Les Centres de la petite enfance se lancent dans une série de moyens de pression

MONTRÉAL – Après les écoles, ce sera bientôt au tour des Centres de la petite enfance (CPE) d’être le théâtre de chaînes humaines et de fermetures pour protester contre les compressions de 120 millions $ qu’entend imposer le gouvernement Couillard au réseau des services de garde publics et privés.

Des chaînes humaines autour de CPE sont en effet prévues à compter du 1er février, un grand rassemblement suivra à Montréal le 7 février et des fermetures sont envisagées à la fin de février et en mars.

Cependant, Québec a réussi à détourner une proportion significative de la grogne en concluant une entente de négociation avec l’une des deux associations représentant les CPE, lundi.

Le Conseil québécois des services de garde éducatifs à l’enfance (CQSGEE), qui représente environ le quart des quelque 900 organismes impliqués, a en effet accepté de participer à un comité de négociation pour tenter de revoir le financement des Centres de la petite enfance.

«On a fait un gain très important en obtenant un comité de négociation», a affirmé la directrice générale du Conseil, Francine Lessard, lors d’une entrevue avec La Presse Canadienne.

«On sait que la ministre (de la Famille, Francine Charbonneau) est extrêmement frileuse de parler de négociation», a-t-elle ajouté.

Le plus important des regroupements, l’Association québécoise des CPE (AQCPE), rejette toutefois catégoriquement cette démarche, que son président, Louis Sénécal, voit comme une tentative claire de «diviser pour mieux régner». Celui-ci dit ne plus rien espérer des discussions qui se sont avérées stériles jusqu’ici.

«Ce sont les mêmes interlocuteurs qui sont là depuis 2011 et ces gens-là (…) nous ont clairement avoué leur incapacité de prendre des décisions et de faire infléchir le mot d’ordre du Conseil du trésor», a-t-il déclaré à La Presse Canadienne.

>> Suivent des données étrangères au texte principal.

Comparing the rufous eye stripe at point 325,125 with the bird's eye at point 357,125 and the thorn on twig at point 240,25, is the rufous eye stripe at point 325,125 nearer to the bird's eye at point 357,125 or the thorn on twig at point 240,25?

«C’est fini le temps où on participait à des dîners de cons et on ne fera pas partie de cette parade», a laissé tomber M. Sénécal.

Une première manifestation, organisée par le regroupement de la Montérégie de l’Association, a eu lieu mardi matin à Montréal.

«Le mouvement met vraiment en évidence à quel point l’impact des compressions va avoir un effet sur la mission éducative dans les CPE. C’est ni plus ni moins que de changer la vocation d’un CPE qui se veut un service éducatif, en un service qui serait strictement un service de garde», soutient Louis Sénécal.

Québec, qui avait déjà annoncé des compressions de 74 millions $, a ajouté une somme de 46 millions à ses exigences, pour porter le total à 120 millions $.

L’AQCPE réclame le retrait complet de ces nouvelles compressions.

«Ce gouvernement (…) a adopté les mesures les plus austères, les plus hostiles, à l’égard des familles depuis 20 ans et il est temps que la population le réalise et on compte sur les parents pour embarquer dans notre mobilisation importante», affirme M. Sénécal, dont l’organisme lançait mardi un vaste processus de consultation sur les moyens de pression impliquant, pour la première fois, non seulement les directions de CPE mais aussi les conseils d’administration et les parents.

«Ce sont les parents eux-mêmes qui prendront les décisions de fermer ou non leur CPE, en prenant en compte les tenants et aboutissants, les risques et les avantages d’une telle mobilisation, qui prendront la décision de se joindre ou pas au mouvement. On ne prendra personne en otage: on va fonctionner sur la base de ce que les parents souhaitent», dit-il, allant ainsi au-devant du traditionnel reproche que les politiciens au pouvoir adressent aux organismes qui ont charge d’enfants ou de jeunes lorsqu’ils ferment leurs portes en guise de protestation.

Même l’ouverture manifestée par le Conseil québécois des services de garde éducatifs à l’enfance ne laisse pas une grande marge de manoeuvre au gouvernement.

«On a un échéancier de travail extrêmement serré; ce seront des travaux très intenses car on termine le tout le 1er février», a précisé Francine Lessard.

«On a trois semaines pour travailler de façon très intense et on compte aussi explorer autre chose que les paramètres de financement qui permettraient au gouvernement de récupérer. On avait parlé des places fantômes l’an dernier, par exemple», a-t-elle ajouté.

En raison de l’invitation à négocier, Mme Lessard estime donc qu’il est encore «prématuré» de sortir dans la rue et de passer aux moyens de pression, mais on sent que sa patience a des limites.

«On se réserve quand même le droit, si on n’arrivait pas à s’entendre, d’utiliser d’autres moyens qu’on décidera en temps et lieu», a-t-elle dit.